Links With Your Coffee - Thursday
Doonesbury
Iraq through the prism of Vietnam
The Vietnam War experience can’t tell us anything about the war in Iraq – or so it is said. If you believe that, trying looking through this lens, and you may change your mind.
The Vietnam War had three phases. The War in Iraq has already completed an analogous first phase, is approaching the end of the second phase, and shows signs of entering the third.
Majikthise provides an excellent review of Dennett's Breaking the Spell Lindsay writes, "it has been systematically misrepresented by its critics. Frankly, I think a lot of them are getting hung up on the title. Breaking the Spell is not an attempt to discredit religion by subjecting it to scientific scrutiny. The "spell" Dennett wants to break is the taboo against the scientific study of religion."
Dub asks God to join Homeland Security.




Comments
"There is widespread concern that understanding religion as a natural phenomenon would undermine religious faith."

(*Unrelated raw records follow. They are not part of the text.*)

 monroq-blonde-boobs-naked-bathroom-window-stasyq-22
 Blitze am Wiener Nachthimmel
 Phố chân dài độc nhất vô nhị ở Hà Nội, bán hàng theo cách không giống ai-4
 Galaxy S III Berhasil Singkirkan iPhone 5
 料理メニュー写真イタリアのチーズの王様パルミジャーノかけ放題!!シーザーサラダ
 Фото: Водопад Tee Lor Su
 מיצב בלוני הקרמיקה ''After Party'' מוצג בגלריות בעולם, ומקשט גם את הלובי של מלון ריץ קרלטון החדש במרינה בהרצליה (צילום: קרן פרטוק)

Among whom? Certainly not sociologists. Sociology was practically founded by a handful of figures whose main interest, or one of their main interests, was religion. In departments of sociology, political science and history where religion is neglected, it's not because people are worried about making religion seem more worldly. There's plenty of that in the social sciences and even conservative social scientists aren't trying to stop it on grounds of its pernicious social effects. Rather religion is neglected in some places because of the continuation of the secularization thesis. If religion is doomed to die out, why study it?
Do some theologians and other people in the humanities dismiss attempts to explain religion causally? Sure, but they have that attitude to all kinds of empirical explanation. They are primarily engaged in interpretive activities and it shouldn't be a surprise that they don't care much for such explanations of any human activities. But it's simply false to say that social scientists have some taboo against studying religion.

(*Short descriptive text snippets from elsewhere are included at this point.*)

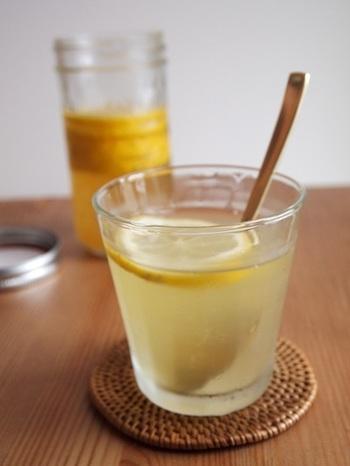 レモンは皮ごと使える国産のノーワックスのものがいいですね。はちみつを使って、お酢入りの自家製蜂蜜レモンをふるまいましょう♪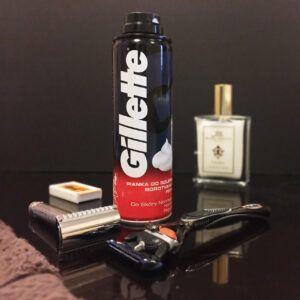 Read more about the article Gillette pianka do golenia skóry normalnej (Regular Shaving Foam) – recenzja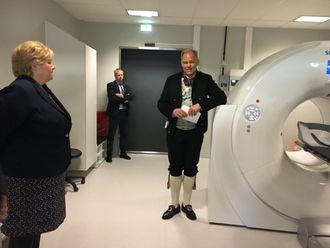 Statsminister Erna Solberg for omvisning  i PET-senteret ved Universitetssykehuset i Tromsø.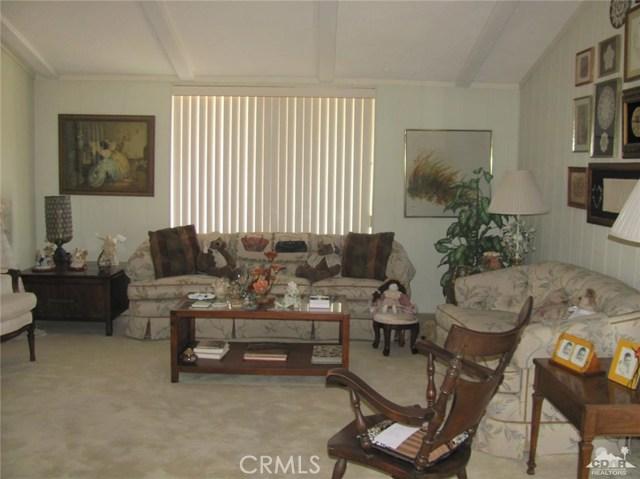 38934 Desert Greens Drive, Palm Desert CA: http://media.crmls.org/medias/8ebea559-7906-4f3e-8c65-619f5b275028.jpg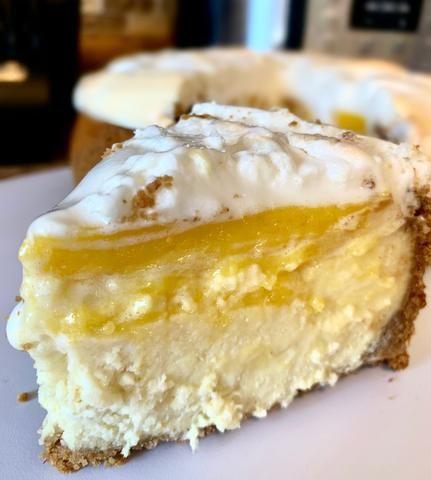 Instant Pot Lemon Meringue Cheesecake #lemonmeringuecheesecake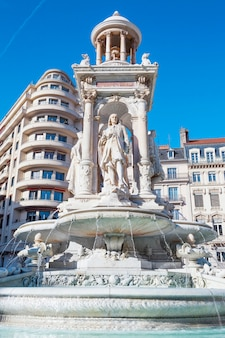 Słynna fontanna jakobina w lyonie we francji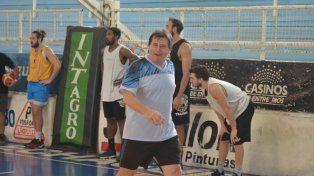 En movimiento. El entrenador nacido en Oncativo hace 48 años se mostró activo en la primera práctica ayer por la mañana en el estadio Luis Butta.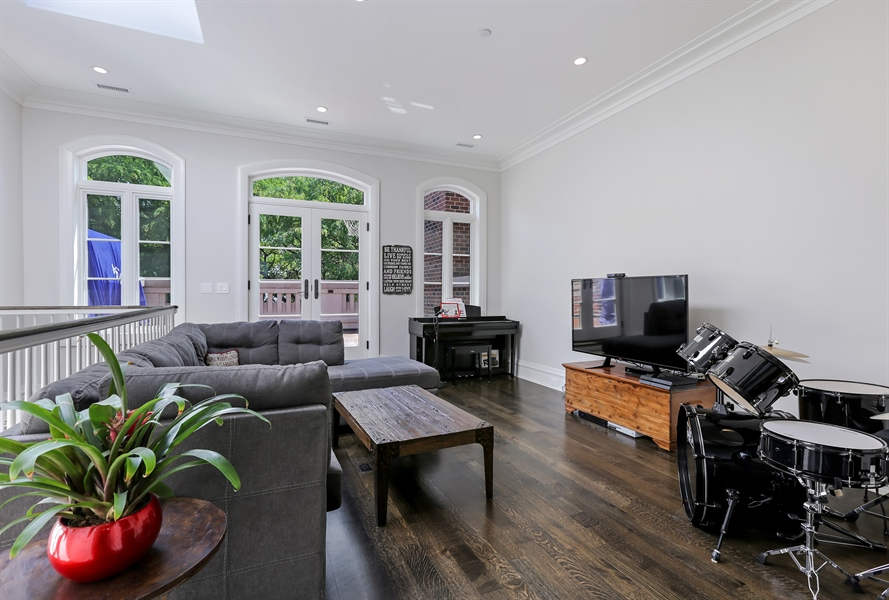 Real Estate Photography - 1720 N. MOHAWK Street, Chicago, IL, 60614 - Family Room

Dennett is a very important philosopher of mind and everything he publishes should be taken seriously. But it seems that he is confusing, deliberately or not, the empirical explanation of religion (against which there is no academic taboo at all) with the explanation of religion (as well as any number of other things) through sociobiology. There is some opposition to the latter among social scientists, but not on grounds that belief is good. Rather it stems from a serious philosophical and methodological dispute within the social sciences. That's not nearly as sexy as framing it as a dispute between believers and seculars, but it's the real truth.
"What if it became widely accepted that religions are the biological equivalent of masturbation..."
Does this comparison mean that Majikthise doesn't approve of masturbation (or just thinks that we don't), or only that she doesn't approve of it in its "biological equivalent" (i.e. religion)?
Thought-provoking review of Dennett's book. Thanks!
Huh?! I'm a malicious commenter?
I loved that Doonsebury when I saw it last week. It's great to see it again.